**Extract to read:**

I really like the proposed way of expressing it by putting the complete declaration of the method that this is supposed to "keep the mangling of". It is simpler to reason about than another cross-referencing thing, as the signature is local to what I'm looking at -- I really like this property of the design. The jumping around between various "almost the same methods" is a nightmare the more we legacy implementations we accumulate, so the simple "here's the signature" works very well IMHO.

For what it's worth the exact same pattern is very interesting for distributed method versioning and I'd love to catch up about it as I'm figuring things the direction for that. That would not reuse the abi per se, but the mechanism would be very similar I think... and again, I think the pattern of having the "base signature" in the attribute is very easy to reason about therefore I like it as a general pattern to adopt for these "backwards compatibility" things.

4 Likes
  • Kind: Must match (func for a func, class for a class, etc.).

In my experiments, actors and classes seemed to mangle identically, so maybe that can be an exception there.

I would like to use this feature to convert a class’s async member to an actor’s non-async member. This is pretty much source-compatible from a caller’s perspective, though given isolation inference, maybe it needs that @abi(unsafe:) variant you were thinking about.

Dataset rows:
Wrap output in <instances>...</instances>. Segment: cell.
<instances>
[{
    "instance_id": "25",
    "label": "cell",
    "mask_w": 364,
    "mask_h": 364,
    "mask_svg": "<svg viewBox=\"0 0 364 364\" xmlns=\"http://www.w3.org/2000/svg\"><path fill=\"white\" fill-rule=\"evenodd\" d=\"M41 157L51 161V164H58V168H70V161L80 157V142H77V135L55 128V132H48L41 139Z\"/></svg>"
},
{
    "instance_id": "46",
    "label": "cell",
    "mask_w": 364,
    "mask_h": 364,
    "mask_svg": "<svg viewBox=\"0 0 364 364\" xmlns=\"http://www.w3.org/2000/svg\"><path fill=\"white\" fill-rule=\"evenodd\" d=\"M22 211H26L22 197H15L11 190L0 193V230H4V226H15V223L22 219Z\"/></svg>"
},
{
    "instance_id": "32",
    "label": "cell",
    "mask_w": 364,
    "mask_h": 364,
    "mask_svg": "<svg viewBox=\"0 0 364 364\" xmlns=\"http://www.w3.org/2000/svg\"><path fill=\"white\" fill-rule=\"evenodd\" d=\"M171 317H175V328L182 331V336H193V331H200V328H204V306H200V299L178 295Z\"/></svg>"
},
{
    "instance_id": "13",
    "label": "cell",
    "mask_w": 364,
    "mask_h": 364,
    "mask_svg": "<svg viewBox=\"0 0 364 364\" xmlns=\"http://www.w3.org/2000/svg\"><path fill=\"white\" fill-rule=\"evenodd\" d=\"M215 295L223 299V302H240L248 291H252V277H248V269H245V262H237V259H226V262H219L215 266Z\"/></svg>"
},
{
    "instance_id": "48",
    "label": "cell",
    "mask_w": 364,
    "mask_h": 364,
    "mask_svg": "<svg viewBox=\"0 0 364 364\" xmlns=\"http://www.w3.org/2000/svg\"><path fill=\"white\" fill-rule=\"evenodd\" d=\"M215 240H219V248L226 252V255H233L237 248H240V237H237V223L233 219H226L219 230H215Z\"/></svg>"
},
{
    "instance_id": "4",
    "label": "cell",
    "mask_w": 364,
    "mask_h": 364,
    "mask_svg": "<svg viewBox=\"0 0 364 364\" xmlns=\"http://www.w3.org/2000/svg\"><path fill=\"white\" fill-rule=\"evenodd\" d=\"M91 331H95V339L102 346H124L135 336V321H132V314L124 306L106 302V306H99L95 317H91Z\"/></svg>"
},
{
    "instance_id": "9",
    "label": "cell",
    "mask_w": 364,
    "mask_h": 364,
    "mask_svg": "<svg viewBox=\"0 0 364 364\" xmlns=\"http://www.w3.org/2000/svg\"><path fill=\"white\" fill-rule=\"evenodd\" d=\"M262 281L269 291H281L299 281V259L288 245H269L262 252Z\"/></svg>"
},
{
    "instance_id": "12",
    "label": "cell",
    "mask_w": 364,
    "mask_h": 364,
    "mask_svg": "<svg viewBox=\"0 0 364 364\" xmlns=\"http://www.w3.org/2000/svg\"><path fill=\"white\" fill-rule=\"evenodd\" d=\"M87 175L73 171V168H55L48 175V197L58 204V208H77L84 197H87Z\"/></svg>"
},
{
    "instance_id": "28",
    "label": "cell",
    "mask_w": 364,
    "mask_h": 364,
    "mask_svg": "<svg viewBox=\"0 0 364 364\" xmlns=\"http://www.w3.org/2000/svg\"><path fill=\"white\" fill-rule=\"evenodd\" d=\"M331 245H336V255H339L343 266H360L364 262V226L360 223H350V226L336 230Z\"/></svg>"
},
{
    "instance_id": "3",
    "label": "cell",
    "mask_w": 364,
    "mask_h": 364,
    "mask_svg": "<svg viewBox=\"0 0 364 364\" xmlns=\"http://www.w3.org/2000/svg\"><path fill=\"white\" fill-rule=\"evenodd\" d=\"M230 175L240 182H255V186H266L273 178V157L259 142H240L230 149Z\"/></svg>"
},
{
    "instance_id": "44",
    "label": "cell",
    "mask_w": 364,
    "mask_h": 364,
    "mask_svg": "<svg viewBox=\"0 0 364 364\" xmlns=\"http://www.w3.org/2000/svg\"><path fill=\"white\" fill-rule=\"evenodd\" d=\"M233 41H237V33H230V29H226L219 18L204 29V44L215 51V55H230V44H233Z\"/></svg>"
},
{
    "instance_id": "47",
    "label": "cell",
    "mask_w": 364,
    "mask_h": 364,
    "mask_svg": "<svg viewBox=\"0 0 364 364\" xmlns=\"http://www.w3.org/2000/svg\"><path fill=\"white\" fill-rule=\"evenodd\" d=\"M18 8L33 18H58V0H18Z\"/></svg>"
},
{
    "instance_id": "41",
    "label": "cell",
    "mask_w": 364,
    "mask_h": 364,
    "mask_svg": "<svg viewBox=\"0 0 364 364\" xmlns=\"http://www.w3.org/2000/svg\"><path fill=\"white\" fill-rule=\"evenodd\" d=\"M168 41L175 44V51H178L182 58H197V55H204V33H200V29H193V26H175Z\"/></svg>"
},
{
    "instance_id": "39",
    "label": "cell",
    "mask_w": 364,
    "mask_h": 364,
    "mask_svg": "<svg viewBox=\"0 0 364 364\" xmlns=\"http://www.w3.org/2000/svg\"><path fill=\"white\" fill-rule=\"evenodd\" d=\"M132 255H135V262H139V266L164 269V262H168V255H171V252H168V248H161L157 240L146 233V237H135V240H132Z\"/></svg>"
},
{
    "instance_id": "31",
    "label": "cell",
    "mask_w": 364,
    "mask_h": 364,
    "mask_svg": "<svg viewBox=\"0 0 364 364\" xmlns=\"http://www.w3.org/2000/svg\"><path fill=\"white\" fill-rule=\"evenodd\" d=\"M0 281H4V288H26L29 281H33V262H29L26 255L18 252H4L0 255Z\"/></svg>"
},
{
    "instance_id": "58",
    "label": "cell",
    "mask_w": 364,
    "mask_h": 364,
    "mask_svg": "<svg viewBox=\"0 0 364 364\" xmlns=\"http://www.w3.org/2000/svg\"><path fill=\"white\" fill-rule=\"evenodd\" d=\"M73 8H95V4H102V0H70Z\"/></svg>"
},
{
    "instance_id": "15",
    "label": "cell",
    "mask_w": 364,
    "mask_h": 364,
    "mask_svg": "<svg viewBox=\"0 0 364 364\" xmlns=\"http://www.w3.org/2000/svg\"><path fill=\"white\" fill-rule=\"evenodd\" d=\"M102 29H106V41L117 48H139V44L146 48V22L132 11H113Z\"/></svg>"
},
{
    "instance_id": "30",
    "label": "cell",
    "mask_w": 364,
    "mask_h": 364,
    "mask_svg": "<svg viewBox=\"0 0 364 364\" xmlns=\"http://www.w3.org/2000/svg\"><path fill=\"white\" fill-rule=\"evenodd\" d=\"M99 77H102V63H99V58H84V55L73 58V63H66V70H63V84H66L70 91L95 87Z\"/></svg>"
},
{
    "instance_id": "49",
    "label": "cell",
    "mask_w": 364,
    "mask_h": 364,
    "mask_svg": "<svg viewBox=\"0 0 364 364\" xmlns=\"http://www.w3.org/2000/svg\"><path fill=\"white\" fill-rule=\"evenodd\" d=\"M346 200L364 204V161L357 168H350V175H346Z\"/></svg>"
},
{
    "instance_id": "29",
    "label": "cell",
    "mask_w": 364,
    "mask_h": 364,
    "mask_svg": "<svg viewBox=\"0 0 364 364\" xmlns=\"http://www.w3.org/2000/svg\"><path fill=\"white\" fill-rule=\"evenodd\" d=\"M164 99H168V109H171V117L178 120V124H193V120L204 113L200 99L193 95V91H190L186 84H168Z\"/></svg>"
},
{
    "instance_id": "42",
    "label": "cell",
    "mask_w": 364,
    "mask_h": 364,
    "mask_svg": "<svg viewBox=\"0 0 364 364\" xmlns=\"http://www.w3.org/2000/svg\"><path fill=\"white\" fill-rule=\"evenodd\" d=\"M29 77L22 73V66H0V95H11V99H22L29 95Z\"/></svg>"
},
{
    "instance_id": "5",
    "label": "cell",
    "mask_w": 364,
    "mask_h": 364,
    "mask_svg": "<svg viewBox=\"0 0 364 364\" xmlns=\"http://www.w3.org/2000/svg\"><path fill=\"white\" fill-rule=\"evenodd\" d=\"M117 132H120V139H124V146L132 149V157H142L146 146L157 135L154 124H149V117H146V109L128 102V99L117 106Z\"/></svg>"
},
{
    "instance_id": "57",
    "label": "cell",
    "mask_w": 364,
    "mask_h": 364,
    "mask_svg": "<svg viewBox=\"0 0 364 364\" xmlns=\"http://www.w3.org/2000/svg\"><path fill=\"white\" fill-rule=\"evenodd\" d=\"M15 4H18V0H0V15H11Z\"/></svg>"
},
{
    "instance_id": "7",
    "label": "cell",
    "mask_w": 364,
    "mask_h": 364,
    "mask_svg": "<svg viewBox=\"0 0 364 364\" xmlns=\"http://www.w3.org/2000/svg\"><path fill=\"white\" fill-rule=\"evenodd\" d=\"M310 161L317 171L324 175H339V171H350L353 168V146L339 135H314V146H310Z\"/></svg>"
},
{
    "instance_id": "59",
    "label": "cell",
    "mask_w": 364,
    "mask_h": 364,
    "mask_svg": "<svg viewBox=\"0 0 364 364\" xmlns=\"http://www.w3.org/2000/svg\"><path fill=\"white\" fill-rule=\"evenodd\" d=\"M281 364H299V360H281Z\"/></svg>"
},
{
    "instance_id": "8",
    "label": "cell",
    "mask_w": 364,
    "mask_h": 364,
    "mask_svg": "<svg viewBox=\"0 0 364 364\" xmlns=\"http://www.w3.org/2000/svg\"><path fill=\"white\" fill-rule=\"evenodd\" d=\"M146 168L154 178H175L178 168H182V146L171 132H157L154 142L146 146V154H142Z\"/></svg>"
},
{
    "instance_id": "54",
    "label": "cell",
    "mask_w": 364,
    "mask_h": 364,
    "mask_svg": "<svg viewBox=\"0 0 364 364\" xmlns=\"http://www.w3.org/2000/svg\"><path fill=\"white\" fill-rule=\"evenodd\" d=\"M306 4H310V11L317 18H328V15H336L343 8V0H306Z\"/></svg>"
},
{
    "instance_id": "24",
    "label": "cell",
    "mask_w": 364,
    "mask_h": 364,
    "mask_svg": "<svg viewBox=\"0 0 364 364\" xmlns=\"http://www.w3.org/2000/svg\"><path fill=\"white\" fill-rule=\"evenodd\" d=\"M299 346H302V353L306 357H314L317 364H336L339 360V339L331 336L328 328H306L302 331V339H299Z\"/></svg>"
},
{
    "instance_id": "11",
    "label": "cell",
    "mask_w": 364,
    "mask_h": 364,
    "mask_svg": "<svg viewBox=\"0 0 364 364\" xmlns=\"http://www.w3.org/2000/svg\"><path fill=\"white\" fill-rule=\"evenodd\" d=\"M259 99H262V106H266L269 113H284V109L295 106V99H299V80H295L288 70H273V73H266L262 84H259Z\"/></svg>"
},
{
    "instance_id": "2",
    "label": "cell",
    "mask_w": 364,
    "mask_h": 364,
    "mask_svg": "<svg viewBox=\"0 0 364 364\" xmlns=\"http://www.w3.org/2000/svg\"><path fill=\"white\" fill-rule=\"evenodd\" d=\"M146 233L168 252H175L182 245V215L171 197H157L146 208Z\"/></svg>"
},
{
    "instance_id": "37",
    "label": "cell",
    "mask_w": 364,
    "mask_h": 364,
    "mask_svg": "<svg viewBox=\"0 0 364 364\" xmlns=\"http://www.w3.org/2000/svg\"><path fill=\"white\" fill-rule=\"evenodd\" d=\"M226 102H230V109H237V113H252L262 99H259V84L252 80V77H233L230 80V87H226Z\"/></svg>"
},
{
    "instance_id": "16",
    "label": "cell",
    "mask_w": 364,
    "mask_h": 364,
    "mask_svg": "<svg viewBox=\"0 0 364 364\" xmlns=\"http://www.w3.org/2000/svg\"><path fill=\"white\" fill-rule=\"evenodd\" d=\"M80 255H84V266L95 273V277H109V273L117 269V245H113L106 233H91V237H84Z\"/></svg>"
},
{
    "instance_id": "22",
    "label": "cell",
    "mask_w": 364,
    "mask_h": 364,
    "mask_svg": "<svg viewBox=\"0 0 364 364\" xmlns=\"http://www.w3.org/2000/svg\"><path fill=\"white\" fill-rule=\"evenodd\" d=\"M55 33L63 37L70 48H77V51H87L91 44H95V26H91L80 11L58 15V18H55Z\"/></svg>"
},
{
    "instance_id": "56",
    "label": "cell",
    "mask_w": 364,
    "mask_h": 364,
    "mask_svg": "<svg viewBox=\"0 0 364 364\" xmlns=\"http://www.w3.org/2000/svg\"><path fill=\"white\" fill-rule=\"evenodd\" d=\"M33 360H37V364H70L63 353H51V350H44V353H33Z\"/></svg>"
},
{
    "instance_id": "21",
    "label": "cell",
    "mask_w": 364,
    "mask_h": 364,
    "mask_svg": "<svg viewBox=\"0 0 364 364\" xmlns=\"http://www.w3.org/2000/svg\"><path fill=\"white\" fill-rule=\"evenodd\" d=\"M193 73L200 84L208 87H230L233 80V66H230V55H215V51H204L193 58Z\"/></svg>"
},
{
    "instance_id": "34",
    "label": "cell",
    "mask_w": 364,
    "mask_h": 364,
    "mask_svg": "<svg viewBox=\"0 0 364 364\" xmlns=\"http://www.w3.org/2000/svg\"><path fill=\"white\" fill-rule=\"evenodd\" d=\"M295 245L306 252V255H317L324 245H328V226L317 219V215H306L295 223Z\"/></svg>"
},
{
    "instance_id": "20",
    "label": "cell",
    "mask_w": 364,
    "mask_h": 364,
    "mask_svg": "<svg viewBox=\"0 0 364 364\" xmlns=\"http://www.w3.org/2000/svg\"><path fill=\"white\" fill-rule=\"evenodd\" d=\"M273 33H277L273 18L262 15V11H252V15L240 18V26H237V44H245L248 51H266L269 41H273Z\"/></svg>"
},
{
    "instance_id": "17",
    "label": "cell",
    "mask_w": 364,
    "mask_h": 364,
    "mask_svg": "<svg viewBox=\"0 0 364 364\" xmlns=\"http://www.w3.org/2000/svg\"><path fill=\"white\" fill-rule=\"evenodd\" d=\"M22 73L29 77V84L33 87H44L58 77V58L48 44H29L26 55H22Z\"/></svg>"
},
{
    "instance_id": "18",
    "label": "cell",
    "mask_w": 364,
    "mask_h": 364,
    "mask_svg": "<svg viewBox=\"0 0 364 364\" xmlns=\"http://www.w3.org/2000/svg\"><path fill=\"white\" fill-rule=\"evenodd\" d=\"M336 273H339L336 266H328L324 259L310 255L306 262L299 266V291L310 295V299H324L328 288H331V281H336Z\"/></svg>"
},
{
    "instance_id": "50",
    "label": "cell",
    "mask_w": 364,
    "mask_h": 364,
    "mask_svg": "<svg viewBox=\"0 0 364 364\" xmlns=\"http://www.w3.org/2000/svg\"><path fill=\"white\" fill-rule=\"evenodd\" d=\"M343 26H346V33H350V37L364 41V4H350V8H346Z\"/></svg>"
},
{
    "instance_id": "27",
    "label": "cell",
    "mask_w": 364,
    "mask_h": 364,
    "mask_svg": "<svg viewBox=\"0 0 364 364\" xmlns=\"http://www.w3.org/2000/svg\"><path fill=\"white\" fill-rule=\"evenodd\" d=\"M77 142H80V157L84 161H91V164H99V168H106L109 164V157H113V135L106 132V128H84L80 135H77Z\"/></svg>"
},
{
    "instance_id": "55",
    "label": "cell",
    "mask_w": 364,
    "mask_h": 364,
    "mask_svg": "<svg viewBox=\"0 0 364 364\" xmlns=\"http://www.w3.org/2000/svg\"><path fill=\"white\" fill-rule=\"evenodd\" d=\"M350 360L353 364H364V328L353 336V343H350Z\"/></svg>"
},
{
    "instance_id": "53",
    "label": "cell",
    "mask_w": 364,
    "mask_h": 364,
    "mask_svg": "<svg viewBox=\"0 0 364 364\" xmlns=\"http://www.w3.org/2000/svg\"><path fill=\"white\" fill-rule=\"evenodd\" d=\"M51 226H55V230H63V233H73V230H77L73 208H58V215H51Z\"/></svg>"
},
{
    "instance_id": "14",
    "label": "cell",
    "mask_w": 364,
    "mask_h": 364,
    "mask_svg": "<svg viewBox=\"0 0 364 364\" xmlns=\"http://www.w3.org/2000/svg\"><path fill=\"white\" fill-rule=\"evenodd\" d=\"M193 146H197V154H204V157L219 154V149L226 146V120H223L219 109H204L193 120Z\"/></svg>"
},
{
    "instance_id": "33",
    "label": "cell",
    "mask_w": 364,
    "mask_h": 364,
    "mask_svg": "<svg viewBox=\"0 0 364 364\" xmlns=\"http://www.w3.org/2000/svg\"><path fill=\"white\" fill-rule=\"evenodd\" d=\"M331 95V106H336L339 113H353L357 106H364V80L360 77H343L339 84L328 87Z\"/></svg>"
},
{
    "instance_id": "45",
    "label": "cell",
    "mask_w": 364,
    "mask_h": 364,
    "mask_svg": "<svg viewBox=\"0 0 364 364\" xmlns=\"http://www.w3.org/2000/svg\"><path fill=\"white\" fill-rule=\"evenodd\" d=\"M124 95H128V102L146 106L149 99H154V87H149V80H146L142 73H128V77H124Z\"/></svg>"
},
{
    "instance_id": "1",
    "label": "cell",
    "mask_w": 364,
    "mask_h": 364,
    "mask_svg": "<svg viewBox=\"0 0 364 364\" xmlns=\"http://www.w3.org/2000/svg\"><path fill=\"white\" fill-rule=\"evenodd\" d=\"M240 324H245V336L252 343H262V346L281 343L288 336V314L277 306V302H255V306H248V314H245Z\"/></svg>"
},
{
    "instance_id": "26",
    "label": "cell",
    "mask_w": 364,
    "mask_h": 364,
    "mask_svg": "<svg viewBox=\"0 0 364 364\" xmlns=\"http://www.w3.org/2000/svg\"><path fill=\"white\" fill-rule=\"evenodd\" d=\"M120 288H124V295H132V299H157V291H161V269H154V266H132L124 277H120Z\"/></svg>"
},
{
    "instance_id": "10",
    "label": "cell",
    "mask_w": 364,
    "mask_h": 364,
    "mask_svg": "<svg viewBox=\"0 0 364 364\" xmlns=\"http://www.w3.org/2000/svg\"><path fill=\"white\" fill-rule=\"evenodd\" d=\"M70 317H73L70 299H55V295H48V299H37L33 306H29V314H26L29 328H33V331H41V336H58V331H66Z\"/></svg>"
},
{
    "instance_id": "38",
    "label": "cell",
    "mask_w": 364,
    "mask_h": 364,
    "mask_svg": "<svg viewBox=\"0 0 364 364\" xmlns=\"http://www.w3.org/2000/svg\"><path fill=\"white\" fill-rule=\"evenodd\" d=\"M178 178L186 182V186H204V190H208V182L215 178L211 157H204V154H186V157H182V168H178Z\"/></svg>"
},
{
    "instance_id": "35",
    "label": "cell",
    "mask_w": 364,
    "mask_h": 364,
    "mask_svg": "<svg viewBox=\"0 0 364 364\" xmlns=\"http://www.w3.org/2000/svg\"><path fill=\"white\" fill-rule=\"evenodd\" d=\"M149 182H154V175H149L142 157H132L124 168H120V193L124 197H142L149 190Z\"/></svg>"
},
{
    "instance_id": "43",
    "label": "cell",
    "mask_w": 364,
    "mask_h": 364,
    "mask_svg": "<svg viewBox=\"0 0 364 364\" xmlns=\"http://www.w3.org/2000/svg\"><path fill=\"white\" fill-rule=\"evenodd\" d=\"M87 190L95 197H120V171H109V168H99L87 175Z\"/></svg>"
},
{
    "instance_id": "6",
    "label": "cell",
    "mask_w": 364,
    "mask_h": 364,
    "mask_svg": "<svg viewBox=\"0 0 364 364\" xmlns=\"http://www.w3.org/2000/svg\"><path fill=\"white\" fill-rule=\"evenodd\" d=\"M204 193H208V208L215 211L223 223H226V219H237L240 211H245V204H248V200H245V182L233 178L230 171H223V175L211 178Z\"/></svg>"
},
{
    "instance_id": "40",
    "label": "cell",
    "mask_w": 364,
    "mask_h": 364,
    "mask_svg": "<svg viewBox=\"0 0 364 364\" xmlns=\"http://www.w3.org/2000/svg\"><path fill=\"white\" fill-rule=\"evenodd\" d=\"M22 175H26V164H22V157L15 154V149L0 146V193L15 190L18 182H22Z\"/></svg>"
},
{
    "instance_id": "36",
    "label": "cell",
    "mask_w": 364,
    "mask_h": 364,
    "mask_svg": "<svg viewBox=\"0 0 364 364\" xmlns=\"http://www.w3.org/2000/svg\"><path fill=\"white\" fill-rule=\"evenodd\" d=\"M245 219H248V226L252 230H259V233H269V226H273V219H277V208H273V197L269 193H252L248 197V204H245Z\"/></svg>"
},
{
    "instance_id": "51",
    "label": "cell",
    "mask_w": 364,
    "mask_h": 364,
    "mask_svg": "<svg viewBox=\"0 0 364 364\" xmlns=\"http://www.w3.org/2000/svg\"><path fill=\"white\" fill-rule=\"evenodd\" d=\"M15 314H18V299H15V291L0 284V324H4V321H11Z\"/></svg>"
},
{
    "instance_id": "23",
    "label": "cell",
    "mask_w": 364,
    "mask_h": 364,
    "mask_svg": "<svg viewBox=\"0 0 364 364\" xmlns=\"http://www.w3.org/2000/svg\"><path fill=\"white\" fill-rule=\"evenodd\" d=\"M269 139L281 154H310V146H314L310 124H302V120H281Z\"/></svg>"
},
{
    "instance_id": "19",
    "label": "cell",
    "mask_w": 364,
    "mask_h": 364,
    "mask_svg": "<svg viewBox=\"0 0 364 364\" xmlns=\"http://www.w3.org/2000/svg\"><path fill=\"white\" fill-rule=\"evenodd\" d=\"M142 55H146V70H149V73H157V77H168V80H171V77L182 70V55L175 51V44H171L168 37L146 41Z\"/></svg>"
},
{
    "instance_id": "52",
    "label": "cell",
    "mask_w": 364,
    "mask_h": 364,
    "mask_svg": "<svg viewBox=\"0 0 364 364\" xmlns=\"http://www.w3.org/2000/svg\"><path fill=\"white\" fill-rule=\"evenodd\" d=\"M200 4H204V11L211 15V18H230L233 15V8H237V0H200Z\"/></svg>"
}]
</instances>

**Directives:**
1 – Reproduce the forum excerpt in full, word for word.
2 – Copy out every line of the entries that contains the string "instances", matching case exactly.
The forum excerpt and the entries are unrelated material.

**Answers per task:**
1 –
I really like the proposed way of expressing it by putting the complete declaration of the method that this is supposed to "keep the mangling of". It is simpler to reason about than another cross-referencing thing, as the signature is local to what I'm looking at -- I really like this property of the design. The jumping around between various "almost the same methods" is a nightmare the more we legacy implementations we accumulate, so the simple "here's the signature" works very well IMHO.

For what it's worth the exact same pattern is very interesting for distributed method versioning and I'd love to catch up about it as I'm figuring things the direction for that. That would not reuse the abi per se, but the mechanism would be very similar I think... and again, I think the pattern of having the "base signature" in the attribute is very easy to reason about therefore I like it as a general pattern to adopt for these "backwards compatibility" things.

4 Likes
  • Kind: Must match (func for a func, class for a class, etc.).

In my experiments, actors and classes seemed to mangle identically, so maybe that can be an exception there.

I would like to use this feature to convert a class’s async member to an actor’s non-async member. This is pretty much source-compatible from a caller’s perspective, though given isolation inference, maybe it needs that @abi(unsafe:) variant you were thinking about.

2 –
Wrap output in <instances>...</instances>. Segment: cell.
<instances>
</instances>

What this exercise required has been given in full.